Selected text
______

In 2014, scientist Rick Heede published a paper that painstakingly traced the volume of oil, gas and coal that excavated and place into commerce between 1854 and 2010 by the 83 major investor and state-owned producers of oil, natural gas, coal, and 7 cement manufacturers. This research concluded that nearly two-thirds of all industrial carbon dioxide (CO2) and methane (CH4) emissions can be traced to the products of just 90 companies. This relatively small number augers well for the ability of a court to address the question of responsibility.

While this work is a starting point for apportioning liability, it needs further development to be useful in court. A key fact to account for is that including the fact that, unlike pollutants such as mercury or particulates, greenhouse gases do not cause harm directly. Rather, the emissions cause global warming, which then causes specific harms, such as heat waves and sea level rise. Thus, an additional step is needed to connect the global warming emissions associated with these companies’ products to the harms suffered by actual plaintiffs.

A newly published paper by UCS scientists Brenda Ezwurkel and Peter Frumhoff among others, attempts to close this gap. The authors created a model to translate the emissions traceable to these 90 companies into two particular impacts: global increases in temperature, and sea level rise.

______

Work instruction
Transcribe the passage on tracing emissions to fossil fuel companies, starting at "A newly published paper by" and ending at "temperature, and sea level rise.".

Supplied information
______

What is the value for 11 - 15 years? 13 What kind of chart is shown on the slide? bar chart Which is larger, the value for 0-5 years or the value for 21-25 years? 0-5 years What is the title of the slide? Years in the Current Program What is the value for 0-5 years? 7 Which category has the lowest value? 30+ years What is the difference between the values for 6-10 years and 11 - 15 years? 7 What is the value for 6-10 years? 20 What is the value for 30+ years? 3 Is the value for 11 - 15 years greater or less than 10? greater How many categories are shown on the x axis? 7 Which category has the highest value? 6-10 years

______

Reply
A newly published paper by UCS scientists Brenda Ezwurkel and Peter Frumhoff among others, attempts to close this gap. The authors created a model to translate the emissions traceable to these 90 companies into two particular impacts: global increases in temperature, and sea level rise.